Modus ini seringkali melibatkan aplikasi-aplikasi palsu yang diklaim sebagai aplikasi resmi, seperti Coretax yang digunakan untuk meminta konfirmasi atau pengisian data pribadi melalui email.
“Tujuan utama dari modus ini adalah untuk mendapatkan akses ke data pribadi korban, seperti Nomor Pokok Wajib Pajak (NPWP) dan informasi perbankan, yang bisa dimanfaatkan untuk tindakan kriminal lebih lanjut,” jelas anggota Komite III DPD RI ini.
Kasus penipuan lainnya yakni phishing menjadi salah satu metode yang paling efektif dan marak digunakan oleh penjahat siber. Penipu mengirimkan link palsu yang tampaknya berasal dari situs resmi DJP atau bank tertentu, dengan tujuan mengelabui korban agar memasukkan informasi pribadi seperti data login akun e-banking, password, hingga informasi kartu kredit.
"Link palsu ini sering kali menyerupai situs resmi sehingga sulit dibedakan oleh orang awam," paparnya.
Selain itu, lanjut Ning Lia, ada modus penipuan lain yang kini beredar adalah pengiriman pesan yang mengaku sebagai pengirim paket dari ekspedisi atau undangan pernikahan. Pesan ini berisi link atau lampiran yang apabila dibuka, mengandung malware atau virus yang dapat mencuri data pribadi korban.

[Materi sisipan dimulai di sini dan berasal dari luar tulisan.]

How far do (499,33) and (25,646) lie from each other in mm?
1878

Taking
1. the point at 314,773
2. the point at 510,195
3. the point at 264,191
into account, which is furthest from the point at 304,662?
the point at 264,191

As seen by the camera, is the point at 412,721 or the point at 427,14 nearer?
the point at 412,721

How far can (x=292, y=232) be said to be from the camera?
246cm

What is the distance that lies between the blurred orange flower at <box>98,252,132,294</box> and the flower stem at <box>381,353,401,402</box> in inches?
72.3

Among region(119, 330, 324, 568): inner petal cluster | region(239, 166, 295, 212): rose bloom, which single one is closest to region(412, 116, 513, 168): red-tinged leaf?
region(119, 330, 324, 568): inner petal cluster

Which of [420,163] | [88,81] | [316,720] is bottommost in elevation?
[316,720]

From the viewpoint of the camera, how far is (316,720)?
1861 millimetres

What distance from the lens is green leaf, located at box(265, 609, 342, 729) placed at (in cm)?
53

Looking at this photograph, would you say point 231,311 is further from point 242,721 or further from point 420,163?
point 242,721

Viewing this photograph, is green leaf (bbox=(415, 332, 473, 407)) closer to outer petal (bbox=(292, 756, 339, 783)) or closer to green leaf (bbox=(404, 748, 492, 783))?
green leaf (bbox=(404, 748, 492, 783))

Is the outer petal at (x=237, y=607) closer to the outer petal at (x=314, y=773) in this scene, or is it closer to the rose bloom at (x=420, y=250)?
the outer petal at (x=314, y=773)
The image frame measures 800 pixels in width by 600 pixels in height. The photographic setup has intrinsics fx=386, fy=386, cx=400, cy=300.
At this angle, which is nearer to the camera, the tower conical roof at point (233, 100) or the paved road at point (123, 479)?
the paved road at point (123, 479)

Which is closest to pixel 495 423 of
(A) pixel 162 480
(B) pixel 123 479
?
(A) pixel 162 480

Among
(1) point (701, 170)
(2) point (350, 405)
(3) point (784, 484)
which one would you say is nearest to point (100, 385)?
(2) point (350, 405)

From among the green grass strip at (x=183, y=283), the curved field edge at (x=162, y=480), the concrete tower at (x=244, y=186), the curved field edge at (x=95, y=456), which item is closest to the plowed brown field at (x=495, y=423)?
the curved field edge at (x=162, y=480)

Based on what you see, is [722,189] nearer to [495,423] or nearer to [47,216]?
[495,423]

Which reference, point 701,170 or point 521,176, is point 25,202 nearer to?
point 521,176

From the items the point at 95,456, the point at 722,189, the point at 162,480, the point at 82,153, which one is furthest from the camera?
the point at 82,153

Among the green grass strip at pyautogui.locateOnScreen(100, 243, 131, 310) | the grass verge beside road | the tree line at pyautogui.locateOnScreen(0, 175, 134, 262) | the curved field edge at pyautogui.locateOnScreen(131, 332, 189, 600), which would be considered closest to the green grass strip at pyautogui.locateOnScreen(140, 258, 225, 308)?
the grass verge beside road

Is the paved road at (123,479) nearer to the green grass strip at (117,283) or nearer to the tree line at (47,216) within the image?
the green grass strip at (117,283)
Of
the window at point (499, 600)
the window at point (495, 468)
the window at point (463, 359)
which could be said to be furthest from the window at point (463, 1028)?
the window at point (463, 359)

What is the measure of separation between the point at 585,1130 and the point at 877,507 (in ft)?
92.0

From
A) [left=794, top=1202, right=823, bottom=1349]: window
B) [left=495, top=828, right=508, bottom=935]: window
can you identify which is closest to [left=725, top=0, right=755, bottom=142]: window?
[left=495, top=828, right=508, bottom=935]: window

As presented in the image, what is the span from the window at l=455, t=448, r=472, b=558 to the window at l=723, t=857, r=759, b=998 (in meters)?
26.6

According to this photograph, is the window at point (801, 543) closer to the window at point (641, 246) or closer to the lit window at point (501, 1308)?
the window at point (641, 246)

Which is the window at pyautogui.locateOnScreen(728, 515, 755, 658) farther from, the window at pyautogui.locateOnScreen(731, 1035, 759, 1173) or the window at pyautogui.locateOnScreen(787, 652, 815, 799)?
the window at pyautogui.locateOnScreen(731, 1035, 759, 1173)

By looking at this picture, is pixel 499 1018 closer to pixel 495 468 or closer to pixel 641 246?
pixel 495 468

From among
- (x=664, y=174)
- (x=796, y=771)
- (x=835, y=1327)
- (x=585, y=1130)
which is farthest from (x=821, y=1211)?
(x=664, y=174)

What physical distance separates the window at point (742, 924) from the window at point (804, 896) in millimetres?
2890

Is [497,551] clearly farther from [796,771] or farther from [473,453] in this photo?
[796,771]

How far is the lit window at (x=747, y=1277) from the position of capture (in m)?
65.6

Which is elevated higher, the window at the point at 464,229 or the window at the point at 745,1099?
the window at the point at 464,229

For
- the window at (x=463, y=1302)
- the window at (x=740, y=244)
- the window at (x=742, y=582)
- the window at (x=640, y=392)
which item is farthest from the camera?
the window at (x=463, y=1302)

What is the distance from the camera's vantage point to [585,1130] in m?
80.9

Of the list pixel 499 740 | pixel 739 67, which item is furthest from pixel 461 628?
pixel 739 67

"Penipu bahkan bisa mencantumkan nomor rekening untuk meminta pembayaran biaya pengiriman atau administrasi palsu," lanjutnya.
Dalam menghadapi modus penipuan ini, Ning Lia memaparkan penting bagi masyarakat untuk memahami hak dan perlindungannya sebagai Wajib Pajak. Undang-Undang Harmonisasi Peraturan Perpajakan (HPP) memberikan perlindungan terhadap WP yang melaksanakan kewajiban perpajakannya dengan benar dan transparan.
Dimana, pajak adalah kontribusi wajib yang dikenakan kepada setiap individu atau badan yang berpenghasilan, sesuai dengan prinsip keadilan dan kemanfaatan untuk kepentingan negara.
“Dalam konteks ini, saya berharap Direktorat Jenderal Pajak (DJP) sebagai instansi pemerintah yang bertugas dalam pemungutan pajak, memiliki kewajiban untuk memberikan informasi yang jelas dan transparan kepada masyarakat mengenai kewajiban perpajakan mereka,” harapnya.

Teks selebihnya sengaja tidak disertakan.